Me agradeció haberlo escuchado sin juzgarlo, nos despedimos con un apretón de manos y con la promesa de vernos muy pronto. Él se quedó en el bar para ir al sanitario, no quiso que lo esperara. Yo me fui a mi carro, pero al arrancar sonó mi teléfono. Estuve a punto de ignorar la llamada ya que no tenía registrado el número, pero pudo más la curiosidad, por lo que me estacioné a una calle del bar para poder contestar.
En ese momento, vi que mi amigo salió del bar pero no se subió a su vehículo sino que comenzó a caminar, supongo que para terminar de despejarse. Mientras lo veía caminar, fue raro descubrir que al otro lado de la línea estaba su esposa. con lágrimas me preguntó por mi amigo ya que no le contestaba las llamadas. Cuando le iba a decir que ya iba para allá me interrumpió para decirme entre sollozos que algunas horas después que él salió de la casa, ella fue con la niña a la tienda de donde se le escapó para ir detrás de un globo y un maldito la atropelló y no conforme con eso, según testigos, se aseguró de que muriera pasándole la camioneta por encima de su cuerpecito, yéndose de ahí sin ningún remordimiento ni siquiera para auxiliar a su pequeña. Todo esto no se lo había podido decir a él y lo más grave es que no sabía cómo lo tomaría.

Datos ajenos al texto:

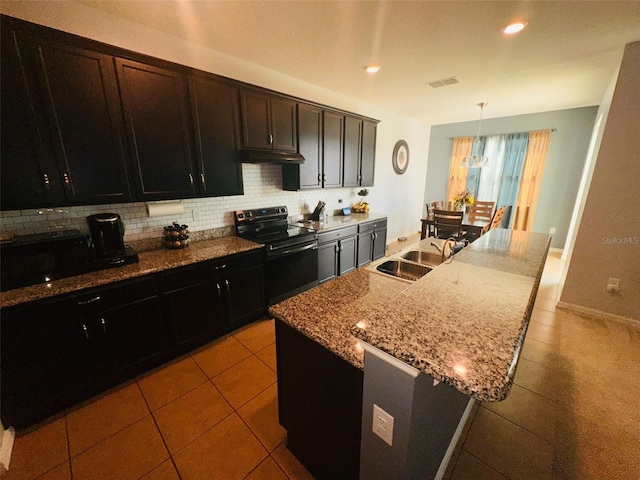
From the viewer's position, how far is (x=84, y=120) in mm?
1689

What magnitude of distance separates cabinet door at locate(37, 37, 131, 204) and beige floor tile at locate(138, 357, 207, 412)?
56.0 inches

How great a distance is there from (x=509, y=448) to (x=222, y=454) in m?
1.70

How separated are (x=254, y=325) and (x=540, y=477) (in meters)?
2.35

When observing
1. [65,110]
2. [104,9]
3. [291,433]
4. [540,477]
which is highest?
[104,9]

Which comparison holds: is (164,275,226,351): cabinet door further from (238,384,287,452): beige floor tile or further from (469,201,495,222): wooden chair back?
(469,201,495,222): wooden chair back

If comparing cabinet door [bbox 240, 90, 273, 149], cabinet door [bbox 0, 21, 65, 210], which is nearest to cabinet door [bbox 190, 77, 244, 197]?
cabinet door [bbox 240, 90, 273, 149]

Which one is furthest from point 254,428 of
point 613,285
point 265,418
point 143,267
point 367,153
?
point 613,285

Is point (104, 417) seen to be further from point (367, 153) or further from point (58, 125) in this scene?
point (367, 153)

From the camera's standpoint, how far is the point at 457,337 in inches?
30.0

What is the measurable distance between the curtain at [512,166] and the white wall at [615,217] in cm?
280

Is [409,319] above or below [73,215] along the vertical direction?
below

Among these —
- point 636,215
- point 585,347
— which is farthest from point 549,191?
point 585,347

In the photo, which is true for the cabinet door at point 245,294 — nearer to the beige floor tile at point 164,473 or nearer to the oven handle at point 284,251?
the oven handle at point 284,251

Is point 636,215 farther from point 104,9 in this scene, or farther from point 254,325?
point 104,9
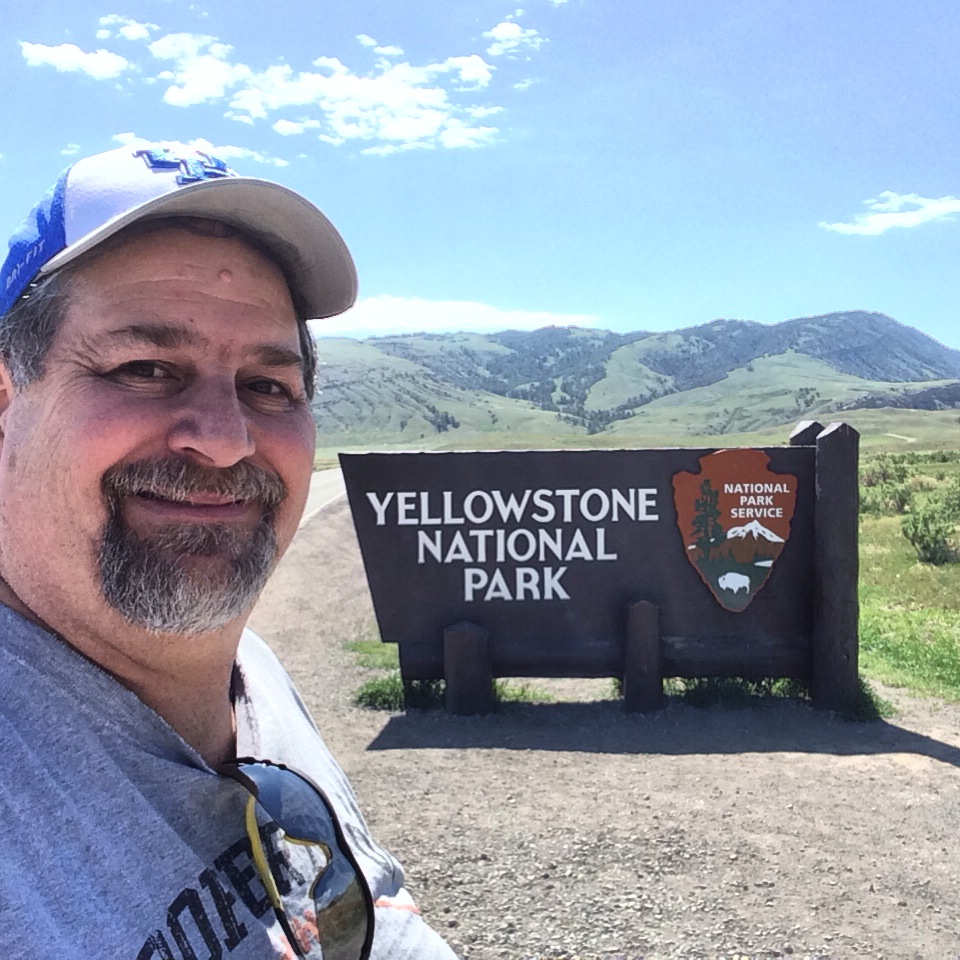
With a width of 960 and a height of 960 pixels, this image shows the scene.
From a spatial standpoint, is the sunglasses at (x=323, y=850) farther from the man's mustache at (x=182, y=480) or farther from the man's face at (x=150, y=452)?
the man's mustache at (x=182, y=480)

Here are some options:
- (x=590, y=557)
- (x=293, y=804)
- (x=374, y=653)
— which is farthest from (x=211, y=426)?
(x=374, y=653)

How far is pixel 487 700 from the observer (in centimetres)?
629

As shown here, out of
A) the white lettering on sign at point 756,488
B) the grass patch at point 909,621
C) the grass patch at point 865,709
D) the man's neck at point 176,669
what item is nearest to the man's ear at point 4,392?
the man's neck at point 176,669

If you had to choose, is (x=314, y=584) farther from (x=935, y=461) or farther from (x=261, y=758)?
(x=935, y=461)

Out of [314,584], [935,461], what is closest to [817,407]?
[935,461]

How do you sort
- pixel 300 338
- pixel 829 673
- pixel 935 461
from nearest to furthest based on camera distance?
pixel 300 338 → pixel 829 673 → pixel 935 461

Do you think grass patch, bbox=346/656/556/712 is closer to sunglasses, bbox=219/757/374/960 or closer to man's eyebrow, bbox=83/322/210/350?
sunglasses, bbox=219/757/374/960

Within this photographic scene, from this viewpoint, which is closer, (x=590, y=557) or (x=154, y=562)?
(x=154, y=562)

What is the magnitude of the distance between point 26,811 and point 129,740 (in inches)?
6.5

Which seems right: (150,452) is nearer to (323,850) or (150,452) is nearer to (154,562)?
(154,562)

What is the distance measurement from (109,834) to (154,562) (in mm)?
387

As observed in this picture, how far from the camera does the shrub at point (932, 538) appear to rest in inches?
509

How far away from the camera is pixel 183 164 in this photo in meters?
1.39

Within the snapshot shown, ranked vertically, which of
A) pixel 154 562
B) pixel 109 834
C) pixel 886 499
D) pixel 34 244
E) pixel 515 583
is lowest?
pixel 886 499
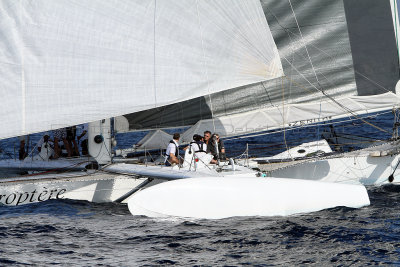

Yo no sabía qué hacer, no le dije que había estado con él, le di mi pésame y colgué pensando en mi amigo.
Aunque pareciera raro, en algún momento sentí empatía y hasta cierto punto llegué a entender lo que hizo… pero ahora yo sé qué esto él no lo soportaría ya que la noticia no era sólo la muerte de su hija, sino saber que él lo había hecho. No, no podía recibir esa noticia. No lo pensé más, arranqué mi carro y lo alcancé, no toqué el claxon, cuando estaba cerca de él subí la velocidad y lo arrollé con tal fuerza que su cabeza se partió en dos contra la pared. No había forma que estuviera vivo.
Me fui a mi casa sin darme cuenta hacía cuánto tiempo llevaba llorando. Creí que nadie me había visto pero no fue así, al parecer hubo un testigo que fue quien me reconoció y gracias a él estoy en este lugar. No he dicho a nadie por qué lo hice y jamás lo haré por respeto a él pero hay algo que me preocupa más que cualquier cosa: haber interferido con un acuerdo como ese. Ayer cuando me levanté al orinal, a media noche comencé a escuchar murmullos y algo parecido a varios tentáculos me acariciaron suavemente la nuca.